*** Page ***
You are viewing a plain text version of this content. The canonical link for it is here.
Posted to dev@ambari.apache.org by "Jonathan Hurley (JIRA)" <ji...@apache.org> on 2015/03/12 19:40:38 UTC

[jira] [Created] (AMBARI-10050) Querying For Requests By Task Status Has Poor Performance

Jonathan Hurley created AMBARI-10050:
----------------------------------------

             Summary: Querying For Requests By Task Status Has Poor Performance
                 Key: AMBARI-10050
                 URL: https://issues.apache.org/jira/browse/AMBARI-10050
             Project: Ambari
          Issue Type: Bug
          Components: ambari-server
    Affects Versions: 2.0.0
            Reporter: Jonathan Hurley
            Assignee: Jonathan Hurley
            Priority: Critical
             Fix For: 2.0.0


When querying for the requests that are either IN_PROGRESS, FAILED or COMPLETED, the query being used is inefficient and can cause a wait of up to 10 minutes in a cluster where there is a large number of stages and tasks.
*** Record extracts ***
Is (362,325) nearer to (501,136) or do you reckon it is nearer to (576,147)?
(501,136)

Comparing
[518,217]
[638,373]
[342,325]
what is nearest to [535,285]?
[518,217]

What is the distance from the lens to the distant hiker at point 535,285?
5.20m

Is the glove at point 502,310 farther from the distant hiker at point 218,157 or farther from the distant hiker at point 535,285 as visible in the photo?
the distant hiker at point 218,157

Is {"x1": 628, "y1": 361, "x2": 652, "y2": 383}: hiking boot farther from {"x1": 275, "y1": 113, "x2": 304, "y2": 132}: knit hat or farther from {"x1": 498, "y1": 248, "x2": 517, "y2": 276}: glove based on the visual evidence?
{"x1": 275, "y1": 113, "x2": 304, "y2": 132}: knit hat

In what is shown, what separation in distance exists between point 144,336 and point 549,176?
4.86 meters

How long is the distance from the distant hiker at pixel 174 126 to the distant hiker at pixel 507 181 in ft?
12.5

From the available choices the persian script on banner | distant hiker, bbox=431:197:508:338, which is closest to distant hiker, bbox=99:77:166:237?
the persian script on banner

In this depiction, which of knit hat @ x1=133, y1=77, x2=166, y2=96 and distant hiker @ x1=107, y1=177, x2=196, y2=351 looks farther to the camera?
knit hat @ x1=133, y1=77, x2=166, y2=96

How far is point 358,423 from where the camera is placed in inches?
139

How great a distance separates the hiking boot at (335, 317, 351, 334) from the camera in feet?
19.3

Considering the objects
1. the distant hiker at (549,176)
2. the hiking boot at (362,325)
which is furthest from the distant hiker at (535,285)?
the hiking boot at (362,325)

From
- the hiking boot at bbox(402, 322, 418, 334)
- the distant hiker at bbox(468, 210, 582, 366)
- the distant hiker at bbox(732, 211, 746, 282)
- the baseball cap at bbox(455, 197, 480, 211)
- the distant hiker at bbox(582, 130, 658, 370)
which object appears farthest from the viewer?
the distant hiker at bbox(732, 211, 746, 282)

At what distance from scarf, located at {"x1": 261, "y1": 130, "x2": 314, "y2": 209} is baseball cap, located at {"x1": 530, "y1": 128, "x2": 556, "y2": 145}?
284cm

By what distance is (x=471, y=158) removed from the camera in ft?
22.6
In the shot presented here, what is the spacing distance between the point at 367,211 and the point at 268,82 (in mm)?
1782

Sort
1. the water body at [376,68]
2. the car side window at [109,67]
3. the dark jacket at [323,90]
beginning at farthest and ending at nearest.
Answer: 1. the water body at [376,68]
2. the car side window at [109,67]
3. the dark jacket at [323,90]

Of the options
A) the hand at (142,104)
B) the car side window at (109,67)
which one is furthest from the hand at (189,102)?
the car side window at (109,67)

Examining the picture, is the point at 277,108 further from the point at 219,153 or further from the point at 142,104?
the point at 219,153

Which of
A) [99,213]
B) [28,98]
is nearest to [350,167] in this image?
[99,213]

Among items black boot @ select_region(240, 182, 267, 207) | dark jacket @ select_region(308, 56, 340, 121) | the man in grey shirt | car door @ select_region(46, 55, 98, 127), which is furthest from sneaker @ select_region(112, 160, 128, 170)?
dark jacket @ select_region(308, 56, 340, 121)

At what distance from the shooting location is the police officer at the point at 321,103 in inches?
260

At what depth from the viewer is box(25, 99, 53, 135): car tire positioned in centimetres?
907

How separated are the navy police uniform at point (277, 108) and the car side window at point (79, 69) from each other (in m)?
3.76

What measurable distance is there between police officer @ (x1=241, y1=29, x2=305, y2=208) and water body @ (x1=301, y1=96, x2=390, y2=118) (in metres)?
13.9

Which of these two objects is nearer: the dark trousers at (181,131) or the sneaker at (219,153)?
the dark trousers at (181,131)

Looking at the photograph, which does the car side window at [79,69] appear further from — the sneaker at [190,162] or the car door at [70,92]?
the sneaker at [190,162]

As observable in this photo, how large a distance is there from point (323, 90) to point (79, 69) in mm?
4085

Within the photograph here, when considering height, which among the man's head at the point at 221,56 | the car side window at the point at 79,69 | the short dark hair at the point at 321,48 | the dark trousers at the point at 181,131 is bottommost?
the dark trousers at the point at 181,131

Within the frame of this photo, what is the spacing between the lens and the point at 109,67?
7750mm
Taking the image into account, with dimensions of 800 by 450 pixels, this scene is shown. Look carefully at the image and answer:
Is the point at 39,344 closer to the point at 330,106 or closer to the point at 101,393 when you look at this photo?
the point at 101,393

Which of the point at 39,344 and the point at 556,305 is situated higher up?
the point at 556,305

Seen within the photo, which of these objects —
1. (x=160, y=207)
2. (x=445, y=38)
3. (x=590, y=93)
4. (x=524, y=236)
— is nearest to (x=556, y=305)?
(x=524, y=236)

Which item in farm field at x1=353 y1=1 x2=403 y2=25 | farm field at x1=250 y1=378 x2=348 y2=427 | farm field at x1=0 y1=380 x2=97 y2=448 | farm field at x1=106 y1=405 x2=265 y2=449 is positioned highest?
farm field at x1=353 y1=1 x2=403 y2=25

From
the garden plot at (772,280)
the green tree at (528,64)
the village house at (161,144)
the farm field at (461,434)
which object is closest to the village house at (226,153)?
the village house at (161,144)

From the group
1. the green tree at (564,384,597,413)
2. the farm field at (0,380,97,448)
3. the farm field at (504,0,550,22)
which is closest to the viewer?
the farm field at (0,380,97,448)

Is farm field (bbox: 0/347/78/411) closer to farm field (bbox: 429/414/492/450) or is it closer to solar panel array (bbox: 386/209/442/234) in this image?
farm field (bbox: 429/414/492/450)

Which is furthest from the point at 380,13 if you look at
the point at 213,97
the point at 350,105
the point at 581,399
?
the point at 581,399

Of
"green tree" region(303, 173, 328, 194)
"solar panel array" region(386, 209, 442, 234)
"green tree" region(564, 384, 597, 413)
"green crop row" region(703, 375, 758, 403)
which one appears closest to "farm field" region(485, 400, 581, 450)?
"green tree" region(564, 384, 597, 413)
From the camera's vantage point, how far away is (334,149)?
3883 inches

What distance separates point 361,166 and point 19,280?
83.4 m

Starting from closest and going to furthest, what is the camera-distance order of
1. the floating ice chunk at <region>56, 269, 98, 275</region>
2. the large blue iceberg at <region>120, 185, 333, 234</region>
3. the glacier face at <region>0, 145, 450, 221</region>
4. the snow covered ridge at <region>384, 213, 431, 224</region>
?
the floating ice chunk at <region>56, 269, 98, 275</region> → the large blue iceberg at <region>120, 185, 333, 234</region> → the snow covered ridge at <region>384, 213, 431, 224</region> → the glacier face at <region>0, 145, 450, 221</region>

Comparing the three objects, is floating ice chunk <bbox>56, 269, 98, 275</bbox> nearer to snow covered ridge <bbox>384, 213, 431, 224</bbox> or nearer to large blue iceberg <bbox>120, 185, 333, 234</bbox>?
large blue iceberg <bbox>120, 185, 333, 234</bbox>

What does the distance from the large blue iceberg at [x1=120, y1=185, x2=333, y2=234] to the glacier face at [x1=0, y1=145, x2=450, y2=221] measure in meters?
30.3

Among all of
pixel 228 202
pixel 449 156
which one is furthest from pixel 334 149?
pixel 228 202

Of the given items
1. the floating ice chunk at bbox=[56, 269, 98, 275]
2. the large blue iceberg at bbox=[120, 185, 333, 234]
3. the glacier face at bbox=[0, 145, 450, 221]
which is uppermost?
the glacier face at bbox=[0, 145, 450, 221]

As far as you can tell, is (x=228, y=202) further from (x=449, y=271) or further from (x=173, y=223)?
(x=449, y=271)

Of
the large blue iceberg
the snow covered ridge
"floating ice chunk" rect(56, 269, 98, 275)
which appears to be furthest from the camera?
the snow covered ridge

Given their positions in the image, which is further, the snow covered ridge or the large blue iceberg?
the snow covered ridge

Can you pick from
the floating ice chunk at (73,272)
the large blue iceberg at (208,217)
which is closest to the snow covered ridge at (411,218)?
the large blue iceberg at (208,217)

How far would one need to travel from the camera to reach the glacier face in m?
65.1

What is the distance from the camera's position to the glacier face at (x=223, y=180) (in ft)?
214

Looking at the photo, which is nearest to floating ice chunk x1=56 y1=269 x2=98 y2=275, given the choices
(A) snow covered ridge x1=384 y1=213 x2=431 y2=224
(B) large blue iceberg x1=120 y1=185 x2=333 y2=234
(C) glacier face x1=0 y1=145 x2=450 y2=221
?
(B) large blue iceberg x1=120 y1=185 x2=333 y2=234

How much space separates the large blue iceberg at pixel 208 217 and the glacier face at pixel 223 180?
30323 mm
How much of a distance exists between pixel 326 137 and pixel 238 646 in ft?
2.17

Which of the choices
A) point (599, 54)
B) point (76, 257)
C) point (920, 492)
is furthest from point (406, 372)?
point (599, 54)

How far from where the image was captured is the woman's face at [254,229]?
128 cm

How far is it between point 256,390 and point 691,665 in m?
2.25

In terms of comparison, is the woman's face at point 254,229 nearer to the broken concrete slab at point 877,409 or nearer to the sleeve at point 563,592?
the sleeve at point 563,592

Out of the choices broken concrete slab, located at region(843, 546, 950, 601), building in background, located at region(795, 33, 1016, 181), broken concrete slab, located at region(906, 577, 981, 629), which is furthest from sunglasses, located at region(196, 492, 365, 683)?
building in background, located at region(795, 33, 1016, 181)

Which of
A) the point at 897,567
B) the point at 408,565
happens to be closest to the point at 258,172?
***
● Written tasks
a) Answer these about the Ambari issue:
(i) What priority does it have?
(ii) Which component is listed?
(iii) How long a wait can the inefficient query cause?
b) Repeat word for word the part of the Ambari issue that opens with the words containing "When querying for" and closes with "stages and tasks.".
Work only from the Ambari issue page, not from the lines.

● Task solutions
a)
(i) Critical
(ii) ambari-server
(iii) Up to 10 minutes

b)
When querying for the requests that are either IN_PROGRESS, FAILED or COMPLETED, the query being used is inefficient and can cause a wait of up to 10 minutes in a cluster where there is a large number of stages and tasks.